## TEXT BLOCK
First, I was moved back upstairs to my old room in the English hallway, which was a thousand times better. I knew our English department was really, really good (I was still teaching three sections of English), but the isolation of being the only debate and forensics coach in a building was so much worse being on a different floor from my department.

One thing I noticed I had done right was recruiting the previous spring. I had gone to the middle school and pitched the program. I had attended parent meetings for incoming freshmen. I did everything I could to convey nothing but excitement for a program I felt like I was failing. I tried to make my excitement infectious. 

It worked. 

Unlike my first year, where we had only three first-year students, I found myself with 16 students willing to sign up and try debate and forensics. 

I still did not have the team culture down right. My advanced students still wanted to be the ones to run things and there was often friction regarding my own leadership. But they were winning. And my new students were buying in to me. They may not have been winning all that much, but they were trying hard. 

What's more, with a year under my belt, I knew enough to have a very basic level of competence. 

Travel sheet? Check.

## DATA EXCERPT
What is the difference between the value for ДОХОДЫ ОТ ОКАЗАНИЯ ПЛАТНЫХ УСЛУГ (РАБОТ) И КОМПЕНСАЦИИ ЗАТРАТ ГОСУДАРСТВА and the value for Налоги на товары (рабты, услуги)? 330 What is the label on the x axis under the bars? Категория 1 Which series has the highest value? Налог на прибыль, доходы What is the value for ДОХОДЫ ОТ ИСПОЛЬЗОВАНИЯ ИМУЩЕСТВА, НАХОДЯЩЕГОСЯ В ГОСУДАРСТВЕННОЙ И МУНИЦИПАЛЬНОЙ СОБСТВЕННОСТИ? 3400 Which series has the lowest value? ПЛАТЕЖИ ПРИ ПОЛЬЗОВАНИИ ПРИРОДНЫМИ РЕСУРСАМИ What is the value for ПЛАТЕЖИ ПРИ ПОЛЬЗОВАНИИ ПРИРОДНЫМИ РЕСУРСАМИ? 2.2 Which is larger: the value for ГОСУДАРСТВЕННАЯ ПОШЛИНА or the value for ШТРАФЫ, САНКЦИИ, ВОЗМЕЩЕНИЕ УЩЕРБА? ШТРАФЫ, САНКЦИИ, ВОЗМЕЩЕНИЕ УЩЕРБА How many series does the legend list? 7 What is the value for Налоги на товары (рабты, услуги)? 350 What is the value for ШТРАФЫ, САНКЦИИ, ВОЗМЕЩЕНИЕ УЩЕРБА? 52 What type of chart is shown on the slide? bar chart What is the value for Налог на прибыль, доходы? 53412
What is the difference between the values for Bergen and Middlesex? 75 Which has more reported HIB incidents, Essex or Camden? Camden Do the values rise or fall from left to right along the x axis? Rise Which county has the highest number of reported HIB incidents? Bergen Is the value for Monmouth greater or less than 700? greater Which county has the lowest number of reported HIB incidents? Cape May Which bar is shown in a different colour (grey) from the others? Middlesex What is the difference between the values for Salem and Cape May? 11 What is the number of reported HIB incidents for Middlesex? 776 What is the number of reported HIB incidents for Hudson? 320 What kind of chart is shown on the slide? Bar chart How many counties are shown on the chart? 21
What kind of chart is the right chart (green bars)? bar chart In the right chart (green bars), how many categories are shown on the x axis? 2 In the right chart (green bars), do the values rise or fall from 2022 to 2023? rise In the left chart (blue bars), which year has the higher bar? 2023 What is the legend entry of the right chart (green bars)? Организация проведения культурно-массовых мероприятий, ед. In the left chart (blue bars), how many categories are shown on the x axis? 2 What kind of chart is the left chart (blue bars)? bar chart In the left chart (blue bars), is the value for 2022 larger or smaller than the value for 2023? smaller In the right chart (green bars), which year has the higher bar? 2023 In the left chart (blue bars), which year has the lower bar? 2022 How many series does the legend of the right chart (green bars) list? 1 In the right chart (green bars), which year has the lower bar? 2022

## EXERCISE OBJECTIVE
Answer from the coaching text:
(a) How many sections of English was the writer still teaching?
(b) Where did the writer go to pitch the program?
(c) How many students signed up to try debate and forensics?
The listing isn't needed.

## RESPONSE
(a) Three
(b) The middle school
(c) 16